Stepan Nikiforovich silently raised his eyebrows; he was surprised.
“I think I’ve had a bit too much to drink,” Semyon Ivanych observed venomously, “that’s why I’m hard of understanding. A certain darkening of the mind, sir.”
Ivan Ilyich winced.
“We won’t hold out,” Stepan Nikiforovich said suddenly, after slight reflection.
“That is, how is it we won’t hold out?” asked Ivan Ilyich, surprised at Stepan Nikiforovich’s sudden and fragmentary observation.
“Just so, we won’t hold out.” Stepan Nikiforovich obviously did not wish to expand further.
“You don’t mean about new wine in new bottles?” 8Ivan Ilyich objected, not without irony. “Ah, no, sir; I can answer for myself.”
At that moment the clock struck half past eleven.
“They sit and sit, then up and go,” said Semyon Ivanych, preparing to get up from his place. But Ivan Ilyich forestalled him, rising from the table at once and taking his sable hat from the mantelpiece. He looked as if offended.
“Well, then, Semyon Ivanych, you’ll think?” said Stepan Nikiforovich, seeing his guests off.
“About the apartment, you mean? I’ll think, I’ll think, sir.”
“And let me know quickly once you decide.”
“Still business?” Mr. Pralinsky observed amiably, fawning somewhat and playing with his hat. It seemed to him that he was being forgotten.
Stepan Nikiforovich raised his eyebrows and said nothing, as a sign that he was not keeping his guests. Semyon Ivanych hastily took his leave.
“Ah… well… as you wish, then… since you don’t understand simple amiability,” Mr. Pralinsky decided to himself, and somehow with particular independence offered his hand to Stepan Nikiforovich.
In the front hall Ivan Ilyich wrapped himself in his light, expensive fur coat, trying for some reason to ignore Semyon Ivanych’s shabby raccoon, and they both started down the stairs.

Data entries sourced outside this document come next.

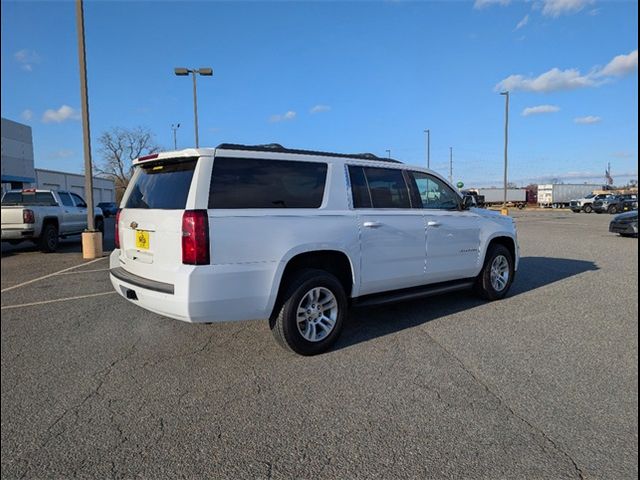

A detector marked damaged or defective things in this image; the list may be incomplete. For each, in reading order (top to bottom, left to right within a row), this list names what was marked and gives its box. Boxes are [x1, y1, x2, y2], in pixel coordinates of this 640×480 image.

crack in pavement [418, 330, 588, 480]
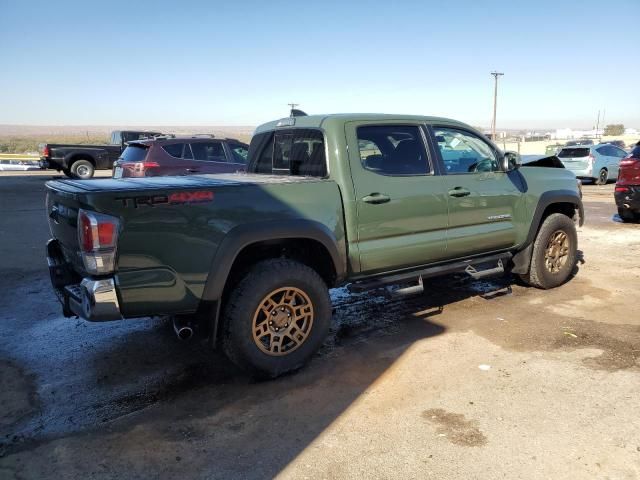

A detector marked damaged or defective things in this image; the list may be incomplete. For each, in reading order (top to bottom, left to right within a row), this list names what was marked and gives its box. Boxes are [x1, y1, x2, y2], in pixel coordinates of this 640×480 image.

cracked asphalt [1, 171, 640, 478]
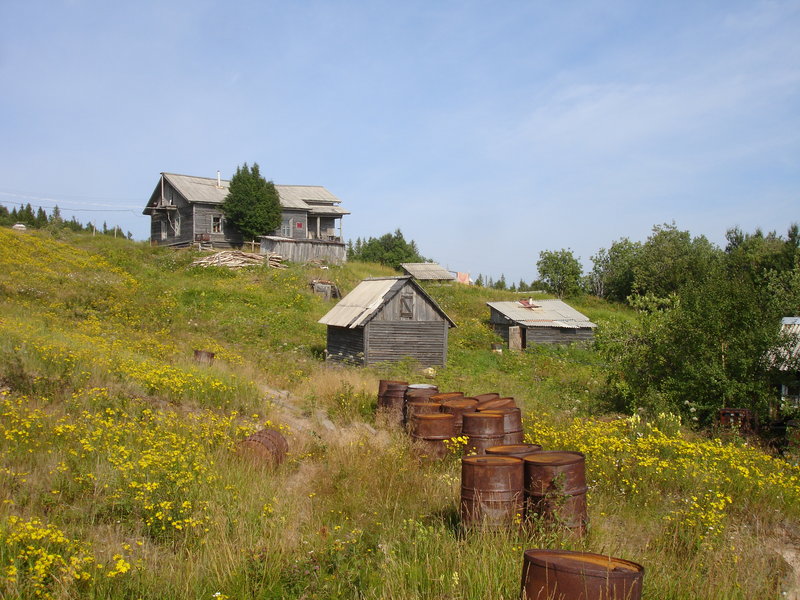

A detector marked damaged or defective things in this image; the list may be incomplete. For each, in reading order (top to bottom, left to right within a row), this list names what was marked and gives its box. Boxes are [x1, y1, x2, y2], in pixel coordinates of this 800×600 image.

rusty barrel [236, 428, 290, 466]
rusted metal cylinder [236, 428, 290, 466]
rusty oil drum [236, 428, 290, 466]
rusty barrel [378, 382, 410, 424]
rusted metal cylinder [378, 382, 410, 424]
rusted metal cylinder [406, 400, 444, 428]
rusty barrel [412, 412, 456, 460]
rusted metal cylinder [412, 412, 456, 460]
rusty oil drum [412, 412, 456, 460]
rusty barrel [440, 398, 478, 436]
rusted metal cylinder [440, 400, 478, 434]
rusty oil drum [440, 398, 478, 436]
rusty barrel [460, 412, 504, 454]
rusted metal cylinder [460, 412, 504, 454]
rusty oil drum [460, 412, 504, 454]
rusty barrel [482, 406, 524, 442]
rusty oil drum [482, 406, 524, 442]
rusted metal cylinder [482, 408, 524, 446]
rusty barrel [484, 442, 540, 458]
rusted metal cylinder [484, 440, 540, 460]
rusty oil drum [484, 440, 540, 460]
rusty oil drum [462, 458, 524, 528]
rusty barrel [460, 458, 528, 528]
rusted metal cylinder [460, 458, 528, 528]
rusty barrel [524, 452, 588, 532]
rusty oil drum [524, 452, 588, 532]
rusted metal cylinder [524, 450, 588, 536]
rusty barrel [520, 548, 644, 600]
rusted metal cylinder [520, 548, 644, 600]
rusty oil drum [520, 548, 644, 600]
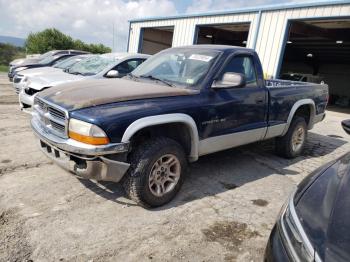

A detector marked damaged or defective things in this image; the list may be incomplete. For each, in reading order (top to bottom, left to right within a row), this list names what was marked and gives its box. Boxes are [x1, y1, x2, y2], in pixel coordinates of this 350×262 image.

damaged front bumper [30, 118, 130, 182]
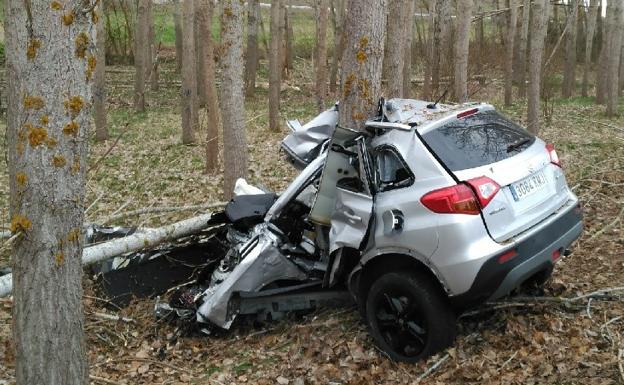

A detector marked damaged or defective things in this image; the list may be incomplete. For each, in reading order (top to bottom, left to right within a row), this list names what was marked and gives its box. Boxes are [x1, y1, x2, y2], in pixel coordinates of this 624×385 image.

wrecked silver suv [155, 98, 580, 360]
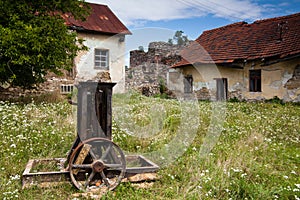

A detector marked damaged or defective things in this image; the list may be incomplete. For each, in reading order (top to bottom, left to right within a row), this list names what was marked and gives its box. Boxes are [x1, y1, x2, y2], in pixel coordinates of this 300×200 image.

rusty metal wheel [68, 137, 126, 191]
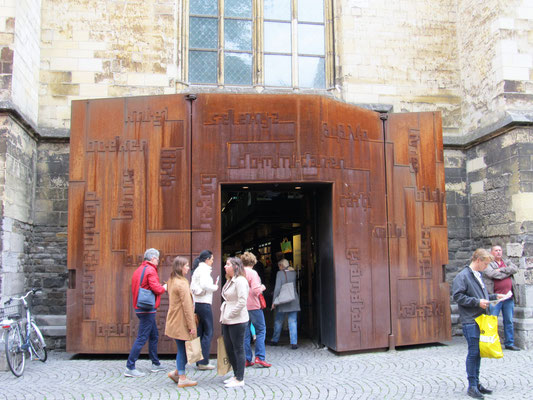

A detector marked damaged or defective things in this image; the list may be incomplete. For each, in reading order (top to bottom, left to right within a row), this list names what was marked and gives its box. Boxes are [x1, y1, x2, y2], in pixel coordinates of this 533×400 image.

rusted steel entrance structure [66, 94, 448, 354]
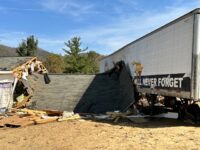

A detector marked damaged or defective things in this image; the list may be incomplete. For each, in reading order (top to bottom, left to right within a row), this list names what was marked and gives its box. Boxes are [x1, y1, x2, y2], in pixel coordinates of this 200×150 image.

damaged trailer [100, 7, 200, 120]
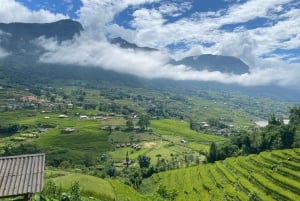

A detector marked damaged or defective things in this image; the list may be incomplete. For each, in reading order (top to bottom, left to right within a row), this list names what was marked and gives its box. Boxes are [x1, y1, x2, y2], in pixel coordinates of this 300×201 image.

rusty corrugated roof [0, 153, 45, 197]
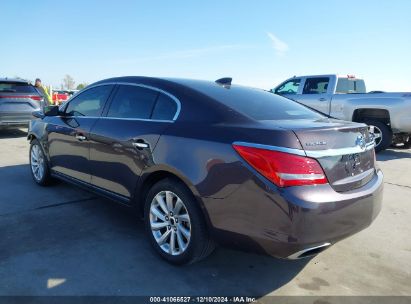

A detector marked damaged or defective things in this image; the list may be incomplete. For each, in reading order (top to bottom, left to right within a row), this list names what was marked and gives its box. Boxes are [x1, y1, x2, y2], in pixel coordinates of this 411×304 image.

crack in pavement [0, 197, 97, 218]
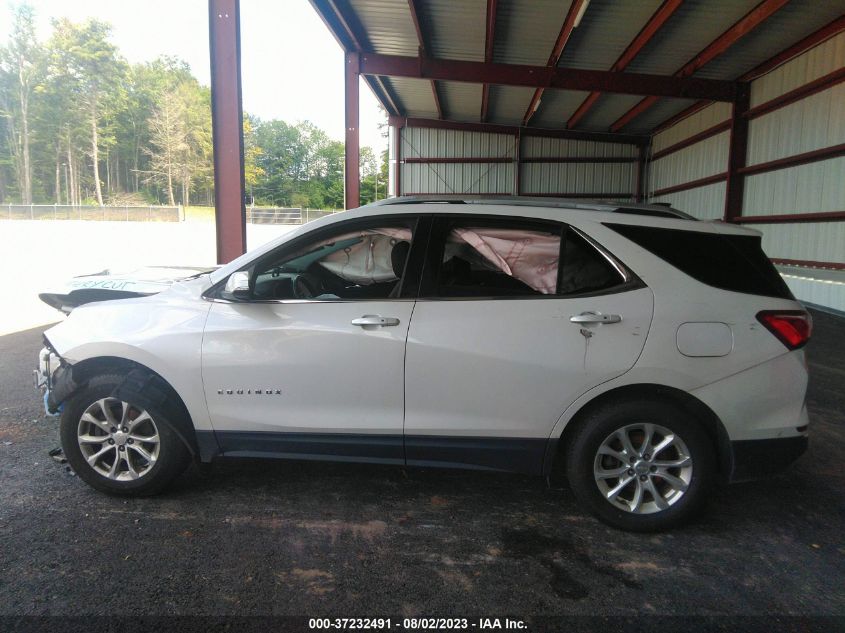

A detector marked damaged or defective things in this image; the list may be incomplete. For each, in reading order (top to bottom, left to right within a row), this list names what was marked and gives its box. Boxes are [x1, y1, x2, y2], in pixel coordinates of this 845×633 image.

crumpled hood [40, 262, 218, 312]
damaged front end [34, 338, 80, 418]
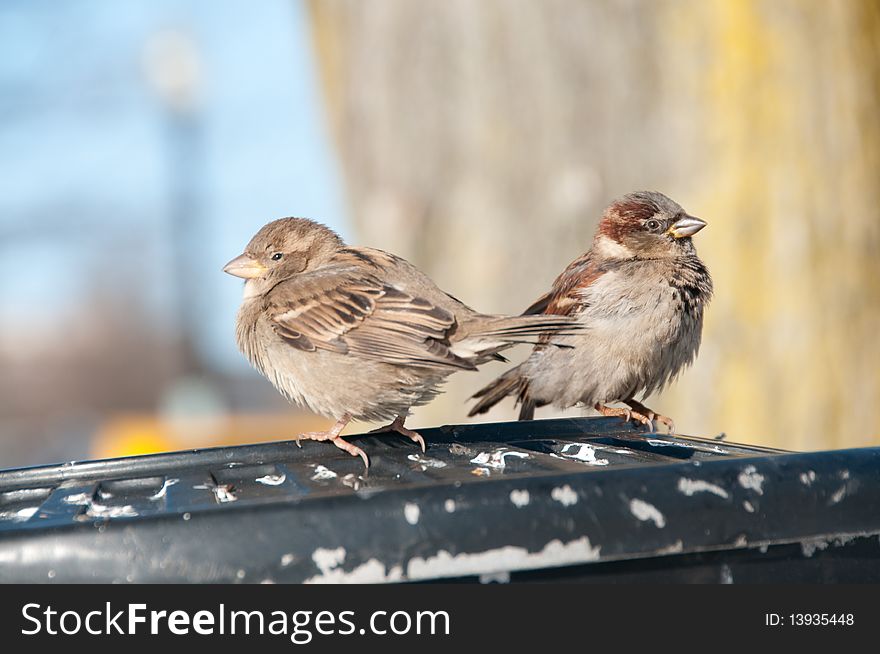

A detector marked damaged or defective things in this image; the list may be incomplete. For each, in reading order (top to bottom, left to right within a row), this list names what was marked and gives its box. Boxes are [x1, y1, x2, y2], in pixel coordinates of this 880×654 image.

peeling paint [560, 446, 608, 466]
peeling paint [310, 466, 336, 482]
peeling paint [508, 490, 528, 510]
peeling paint [552, 484, 576, 510]
peeling paint [676, 480, 732, 500]
peeling paint [736, 466, 764, 498]
peeling paint [404, 502, 422, 528]
peeling paint [628, 500, 664, 532]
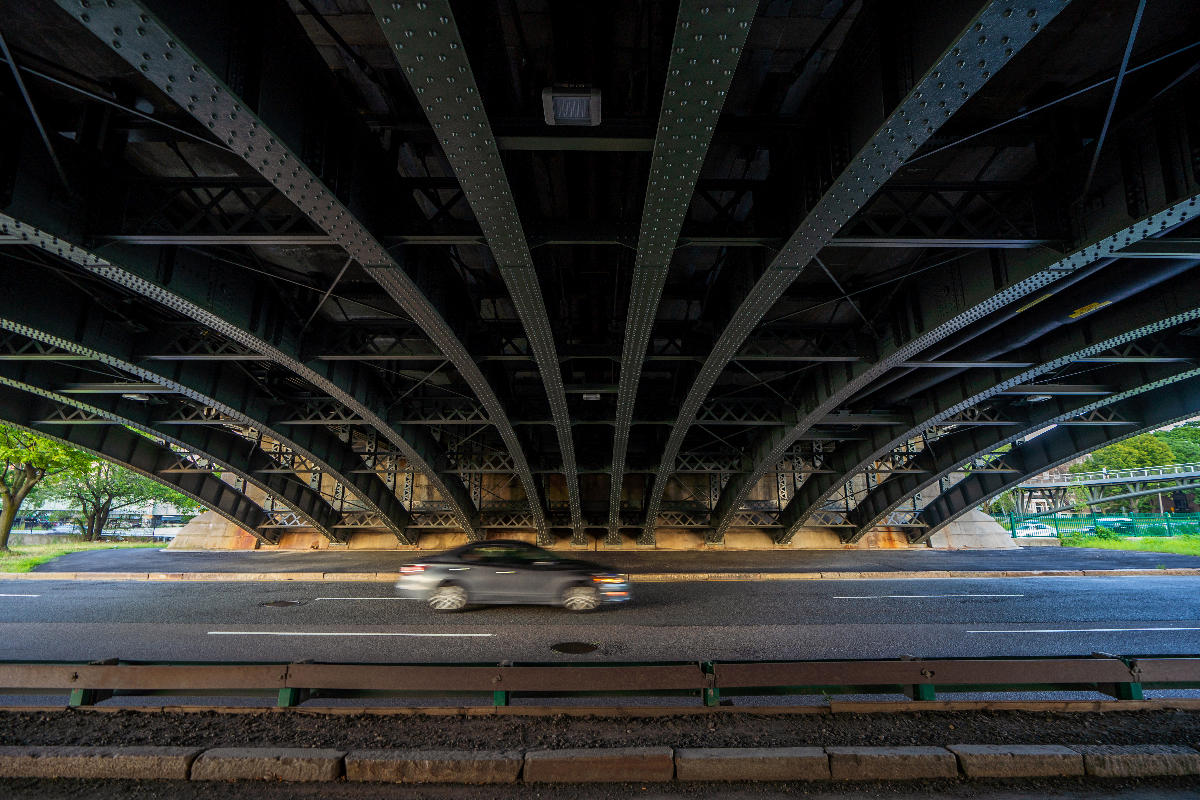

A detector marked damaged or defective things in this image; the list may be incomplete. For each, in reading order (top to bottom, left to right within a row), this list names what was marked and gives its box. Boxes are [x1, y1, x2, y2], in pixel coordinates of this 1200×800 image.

rusty guardrail [0, 657, 1195, 705]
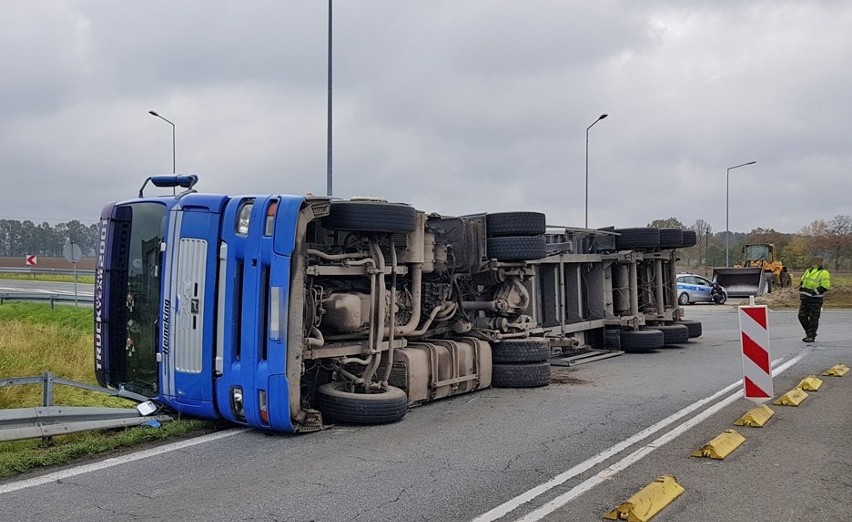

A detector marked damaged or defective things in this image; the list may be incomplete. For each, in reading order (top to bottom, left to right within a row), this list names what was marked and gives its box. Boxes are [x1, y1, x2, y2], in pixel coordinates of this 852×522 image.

overturned truck [95, 175, 700, 430]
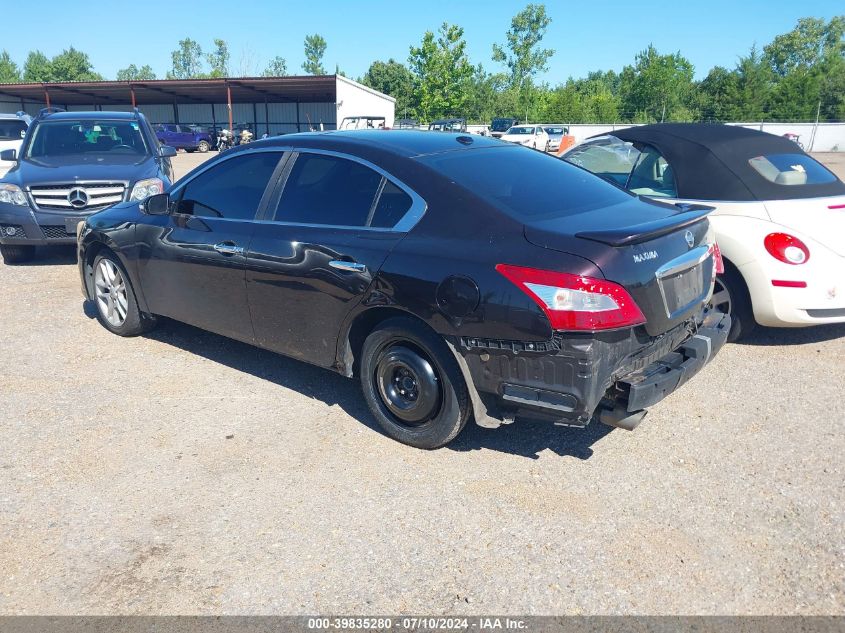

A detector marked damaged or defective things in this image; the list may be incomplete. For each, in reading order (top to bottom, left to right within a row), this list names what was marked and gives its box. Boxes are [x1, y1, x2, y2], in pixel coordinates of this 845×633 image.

damaged rear bumper [448, 308, 732, 428]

“Our old man seemed offended,” Ivan Ilyich said to the silent Semyon Ivanych.
“No, why?” the other replied calmly and coldly.
“The flunky!” Ivan Ilyich thought to himself.
They came out on the porch, and Semyon Ivanych’s sleigh with its homely gray stallion drove up.
“What the devil! Where has Trifon gone with my carriage!” Ivan Ilyich cried, not seeing his equipage.
They looked this way and that—no carriage. Stepan Nikiforovich’s man had no idea about it. They turned to Varlaam, Semyon Ivanych’s coachman, and received the answer that he had been standing there all the while, and the carriage had been there, too, but now they were no more.
“A nasty anecdote!” said Mr. Shipulenko. “Want me to give you a lift?”
“Scoundrelly folk!” Mr. Pralinsky cried in rage. “The rascal asked me to let him go to some wedding here on the Petersburg side, some female crony was getting married, devil take her. I strictly forbade him to leave. And now I’ll bet he’s gone there!”
“Actually,” Varlaam observed, “he did go there, sir, and he promised to manage it in just one minute, that is, to be here right on time.”
“So there! I just knew it! He’ll catch it from me!”
“You’d better give him a couple of good whippings at the police station, then he’ll follow your orders,” Semyon Ivanych said, covering himself with a rug.
“Kindly don’t trouble yourself, Semyon Ivanych!”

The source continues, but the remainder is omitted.